PRINT TAKES A POUNDING
Since the dot-com heyday that bulked up many newspapers and magazines, print has taken a beating. Print outlays for all advertisers dropped 8.4% in the first half, punishing newspapers (-11.4% combined) and magazines (-4.2%) and even influencing the shuttering of new-economy magazines. Retailers in the top 200, print's bread-and-butter, cut spending in print by 12%, hitting newspapers especially hard. Sears alone shifted more than $35 million from print to broadcast.
According to CMR, spending from Web sites and Internet service providers plummeted 44% in the first half of this year from a total of just over $1 billion spent in the category in first-half 2000. Print suffered most, receiving 68% less. Still, the category's falloff didn't devastate the overall media climate: the total dollar loss from the previous half year was only $445 million, and removing the numbers from both this year's and last year's totals still shows all ad spending down 5.9%.
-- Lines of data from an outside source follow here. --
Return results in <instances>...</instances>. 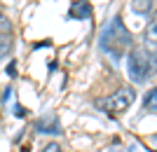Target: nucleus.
Returning a JSON list of instances; mask_svg holds the SVG:
<instances>
[{
	"mask_svg": "<svg viewBox=\"0 0 157 152\" xmlns=\"http://www.w3.org/2000/svg\"><path fill=\"white\" fill-rule=\"evenodd\" d=\"M98 47L101 52L113 56V59H122L131 47V33L124 28L122 19L115 17V19L108 24V26L101 31V38H98Z\"/></svg>",
	"mask_w": 157,
	"mask_h": 152,
	"instance_id": "obj_1",
	"label": "nucleus"
},
{
	"mask_svg": "<svg viewBox=\"0 0 157 152\" xmlns=\"http://www.w3.org/2000/svg\"><path fill=\"white\" fill-rule=\"evenodd\" d=\"M152 70H155V56L148 54L143 47L131 49L129 56H127V73H129V77L134 82H145Z\"/></svg>",
	"mask_w": 157,
	"mask_h": 152,
	"instance_id": "obj_2",
	"label": "nucleus"
},
{
	"mask_svg": "<svg viewBox=\"0 0 157 152\" xmlns=\"http://www.w3.org/2000/svg\"><path fill=\"white\" fill-rule=\"evenodd\" d=\"M134 98H136V91H134L131 87H120L117 91L110 94L108 98H98L96 108L105 110L108 115H120V113H124V110H129V106L134 103Z\"/></svg>",
	"mask_w": 157,
	"mask_h": 152,
	"instance_id": "obj_3",
	"label": "nucleus"
},
{
	"mask_svg": "<svg viewBox=\"0 0 157 152\" xmlns=\"http://www.w3.org/2000/svg\"><path fill=\"white\" fill-rule=\"evenodd\" d=\"M143 49L152 56H157V14L143 31Z\"/></svg>",
	"mask_w": 157,
	"mask_h": 152,
	"instance_id": "obj_4",
	"label": "nucleus"
},
{
	"mask_svg": "<svg viewBox=\"0 0 157 152\" xmlns=\"http://www.w3.org/2000/svg\"><path fill=\"white\" fill-rule=\"evenodd\" d=\"M35 131H38V133H49V136H56V133L61 131L59 119L54 117V115H47V117L38 119V122H35Z\"/></svg>",
	"mask_w": 157,
	"mask_h": 152,
	"instance_id": "obj_5",
	"label": "nucleus"
},
{
	"mask_svg": "<svg viewBox=\"0 0 157 152\" xmlns=\"http://www.w3.org/2000/svg\"><path fill=\"white\" fill-rule=\"evenodd\" d=\"M71 17L73 19H87V17H92V7L87 2H75L71 7Z\"/></svg>",
	"mask_w": 157,
	"mask_h": 152,
	"instance_id": "obj_6",
	"label": "nucleus"
},
{
	"mask_svg": "<svg viewBox=\"0 0 157 152\" xmlns=\"http://www.w3.org/2000/svg\"><path fill=\"white\" fill-rule=\"evenodd\" d=\"M143 106H145V110L157 113V87H155V89H150V91L143 96Z\"/></svg>",
	"mask_w": 157,
	"mask_h": 152,
	"instance_id": "obj_7",
	"label": "nucleus"
},
{
	"mask_svg": "<svg viewBox=\"0 0 157 152\" xmlns=\"http://www.w3.org/2000/svg\"><path fill=\"white\" fill-rule=\"evenodd\" d=\"M10 52H12V40L7 38V35H0V59L7 56Z\"/></svg>",
	"mask_w": 157,
	"mask_h": 152,
	"instance_id": "obj_8",
	"label": "nucleus"
},
{
	"mask_svg": "<svg viewBox=\"0 0 157 152\" xmlns=\"http://www.w3.org/2000/svg\"><path fill=\"white\" fill-rule=\"evenodd\" d=\"M10 33H12V24L5 17V12L0 9V35H10Z\"/></svg>",
	"mask_w": 157,
	"mask_h": 152,
	"instance_id": "obj_9",
	"label": "nucleus"
},
{
	"mask_svg": "<svg viewBox=\"0 0 157 152\" xmlns=\"http://www.w3.org/2000/svg\"><path fill=\"white\" fill-rule=\"evenodd\" d=\"M134 9L141 14H145L148 9H150V0H134Z\"/></svg>",
	"mask_w": 157,
	"mask_h": 152,
	"instance_id": "obj_10",
	"label": "nucleus"
},
{
	"mask_svg": "<svg viewBox=\"0 0 157 152\" xmlns=\"http://www.w3.org/2000/svg\"><path fill=\"white\" fill-rule=\"evenodd\" d=\"M42 152H63V150H61L59 143H47V145L42 147Z\"/></svg>",
	"mask_w": 157,
	"mask_h": 152,
	"instance_id": "obj_11",
	"label": "nucleus"
},
{
	"mask_svg": "<svg viewBox=\"0 0 157 152\" xmlns=\"http://www.w3.org/2000/svg\"><path fill=\"white\" fill-rule=\"evenodd\" d=\"M14 113H17V117H26V115H24V108H14Z\"/></svg>",
	"mask_w": 157,
	"mask_h": 152,
	"instance_id": "obj_12",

It appears certain there will not be any sort of improvement in the second half in the wake of the Sept. 11 terrorist attacks in the U.S. Current reports are bleak for all media.
According to Publishers Information Bureau, consumer magazine ad pages were down 9.9% in September, after falling 12.3% in August. Newspapers suffered steep declines in classified and help-wanted revenue related to the softening businesses climate. Network TV was affected by a self-imposed ad-free environment in the days following the terrorist attack.
Amid the atmosphere of uncertainty and fear, marketers are looking to minimize loss but also capitalize on shifting desires of consumers. Identifying where consumers will put their money will be challenging, but it's worth noting that the top 200's percentage of all media jumped 5 percentage points to 37.3% in first-half 2001 and 4.7 points to 40.6% in first-half 1991. Typically, the top 200 account for a stable one-third of all media at any given time. As the budgets of smaller brands contract in difficult times, these elite brands gain even more importance among the nation's media.